EMC today announced Automated Resource Manager, a new open software product designed to greatly reduce the complexity and cost of provisioning storage resources.
According to EMC, the Automated Resource Manager greatly simplifies end-to-end storage provisioning by automating the associated manual steps, reducing user errors and ensuring that each application receives the storage it needs based on business requirements.
A key member of the EMC ControlCenter family of storage management software, Automated Resource Manager enables organizations to quickly and easily define and apply storage service-levels for specific application requirements. Automated Resource Manager supports both EMC and non-EMC storage devices including EMC Symmetrix, EMC CLARiiON, and Hewlett-Packard StorageWorks. Additional third-party support is in development.
Erez Ofer, EMC Executive Vice President of Open Software, said, “Before Automated Resource Manager, a simple request for more storage could take days to fulfill. Now, that same procedure can be completed in minutes – by a single person. Automated Resource Manager accelerates IT’s ability to respond to business needs, freeing highly-trained IT staff for more important problems than servicing the latest capacity request.”
According to Nick Allen, Vice President and Research Director with Gartner, “Providing storage to an application is one of the most important functions at the heart of Storage Area Management. However, provisioning requires punching down through a surprising number of layers between the application and the actual bytes on a disk drive – a laborious and user-intensive endeavor. As storage networks and storage capacity usage continue to grow, technologies that automate provisioning will become absolutely critical to managing this growth, and will really resonate with users.”

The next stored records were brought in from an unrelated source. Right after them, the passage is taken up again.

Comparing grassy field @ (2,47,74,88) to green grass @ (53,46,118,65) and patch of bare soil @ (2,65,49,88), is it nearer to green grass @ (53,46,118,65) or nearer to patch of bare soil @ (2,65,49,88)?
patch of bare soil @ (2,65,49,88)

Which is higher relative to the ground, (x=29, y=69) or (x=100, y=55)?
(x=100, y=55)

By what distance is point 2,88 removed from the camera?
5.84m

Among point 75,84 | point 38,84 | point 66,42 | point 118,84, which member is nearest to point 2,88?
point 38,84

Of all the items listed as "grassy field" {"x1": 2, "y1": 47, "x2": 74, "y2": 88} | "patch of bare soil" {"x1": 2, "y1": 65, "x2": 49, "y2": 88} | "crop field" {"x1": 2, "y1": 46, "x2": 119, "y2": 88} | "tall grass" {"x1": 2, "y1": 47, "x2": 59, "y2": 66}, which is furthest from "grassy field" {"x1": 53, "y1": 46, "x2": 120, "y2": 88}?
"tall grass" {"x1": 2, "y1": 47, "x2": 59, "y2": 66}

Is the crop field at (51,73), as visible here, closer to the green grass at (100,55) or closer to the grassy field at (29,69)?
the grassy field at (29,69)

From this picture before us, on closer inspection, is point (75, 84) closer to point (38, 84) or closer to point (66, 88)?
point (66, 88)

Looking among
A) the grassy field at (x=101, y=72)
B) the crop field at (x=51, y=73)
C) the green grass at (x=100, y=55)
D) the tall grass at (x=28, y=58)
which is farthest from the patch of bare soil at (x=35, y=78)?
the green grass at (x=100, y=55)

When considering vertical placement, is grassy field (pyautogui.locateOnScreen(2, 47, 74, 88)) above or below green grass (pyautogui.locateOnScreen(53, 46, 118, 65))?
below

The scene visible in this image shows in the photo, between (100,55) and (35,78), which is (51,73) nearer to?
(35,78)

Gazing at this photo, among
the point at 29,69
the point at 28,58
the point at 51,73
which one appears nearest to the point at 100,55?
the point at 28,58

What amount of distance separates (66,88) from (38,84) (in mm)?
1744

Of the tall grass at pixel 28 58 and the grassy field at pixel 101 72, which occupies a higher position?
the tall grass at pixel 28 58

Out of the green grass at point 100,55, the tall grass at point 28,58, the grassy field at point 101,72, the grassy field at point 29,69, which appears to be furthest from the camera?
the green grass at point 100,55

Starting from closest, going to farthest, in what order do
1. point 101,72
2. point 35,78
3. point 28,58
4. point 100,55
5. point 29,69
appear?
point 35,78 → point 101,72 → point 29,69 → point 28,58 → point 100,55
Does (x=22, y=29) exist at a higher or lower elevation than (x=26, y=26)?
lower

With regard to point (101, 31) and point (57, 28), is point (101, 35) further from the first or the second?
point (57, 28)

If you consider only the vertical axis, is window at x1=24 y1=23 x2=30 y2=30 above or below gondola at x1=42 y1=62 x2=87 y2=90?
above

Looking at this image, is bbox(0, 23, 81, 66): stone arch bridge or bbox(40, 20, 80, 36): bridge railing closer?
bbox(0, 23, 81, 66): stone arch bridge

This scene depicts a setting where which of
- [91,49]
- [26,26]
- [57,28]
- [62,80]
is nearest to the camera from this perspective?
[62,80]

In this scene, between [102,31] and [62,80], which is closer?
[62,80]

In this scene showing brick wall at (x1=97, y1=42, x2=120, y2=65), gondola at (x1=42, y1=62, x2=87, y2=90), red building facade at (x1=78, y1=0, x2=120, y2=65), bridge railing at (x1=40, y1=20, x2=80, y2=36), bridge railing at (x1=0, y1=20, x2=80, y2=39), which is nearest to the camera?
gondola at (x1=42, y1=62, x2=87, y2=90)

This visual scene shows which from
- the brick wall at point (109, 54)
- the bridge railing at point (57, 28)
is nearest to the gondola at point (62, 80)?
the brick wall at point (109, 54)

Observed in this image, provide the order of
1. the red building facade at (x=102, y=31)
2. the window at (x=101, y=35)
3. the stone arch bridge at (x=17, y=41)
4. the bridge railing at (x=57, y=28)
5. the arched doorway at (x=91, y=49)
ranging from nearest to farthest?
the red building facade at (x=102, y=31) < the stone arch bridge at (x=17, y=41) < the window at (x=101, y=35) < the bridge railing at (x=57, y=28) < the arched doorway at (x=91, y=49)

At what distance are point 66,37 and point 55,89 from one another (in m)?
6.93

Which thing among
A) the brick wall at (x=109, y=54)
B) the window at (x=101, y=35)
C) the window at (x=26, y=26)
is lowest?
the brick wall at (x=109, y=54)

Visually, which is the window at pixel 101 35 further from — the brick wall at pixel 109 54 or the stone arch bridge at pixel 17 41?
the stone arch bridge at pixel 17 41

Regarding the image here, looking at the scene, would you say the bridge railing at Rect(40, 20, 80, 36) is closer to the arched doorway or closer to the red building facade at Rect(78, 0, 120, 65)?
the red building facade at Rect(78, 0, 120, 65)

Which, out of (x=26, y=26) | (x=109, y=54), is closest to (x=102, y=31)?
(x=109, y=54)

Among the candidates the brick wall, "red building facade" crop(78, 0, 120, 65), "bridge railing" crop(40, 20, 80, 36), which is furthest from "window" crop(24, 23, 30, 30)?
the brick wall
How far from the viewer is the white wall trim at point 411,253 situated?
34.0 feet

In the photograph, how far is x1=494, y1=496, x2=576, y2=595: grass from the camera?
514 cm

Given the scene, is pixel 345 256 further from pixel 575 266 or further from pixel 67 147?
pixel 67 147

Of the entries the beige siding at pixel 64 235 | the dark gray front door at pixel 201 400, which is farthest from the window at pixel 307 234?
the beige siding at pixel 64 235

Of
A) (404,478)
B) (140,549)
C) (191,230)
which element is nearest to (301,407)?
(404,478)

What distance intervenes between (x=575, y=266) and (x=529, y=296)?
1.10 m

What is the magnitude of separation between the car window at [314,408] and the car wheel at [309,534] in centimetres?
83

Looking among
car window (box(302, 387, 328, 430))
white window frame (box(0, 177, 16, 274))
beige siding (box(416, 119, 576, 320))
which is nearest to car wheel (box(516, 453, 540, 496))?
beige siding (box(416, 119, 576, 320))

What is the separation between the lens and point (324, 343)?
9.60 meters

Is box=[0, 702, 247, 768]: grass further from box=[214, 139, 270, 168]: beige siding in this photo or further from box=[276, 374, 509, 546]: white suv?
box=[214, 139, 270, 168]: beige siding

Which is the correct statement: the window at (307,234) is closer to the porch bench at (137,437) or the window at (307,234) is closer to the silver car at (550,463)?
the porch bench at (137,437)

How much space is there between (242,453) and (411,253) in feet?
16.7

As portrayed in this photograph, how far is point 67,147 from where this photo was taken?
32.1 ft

Automated Resource Manager enables customers to provision storage through user-set policies to support specific business needs. Policy options can be set for type of storage, RAID level, replication parameters, or number of paths between server and storage. For example, customers can assign demanding applications such as On-Line Transaction Processing (OLTP) the highest levels of storage performance and availability, and assign other service levels to less-critical applications.
Automated Resource Manager will be available within 60 days.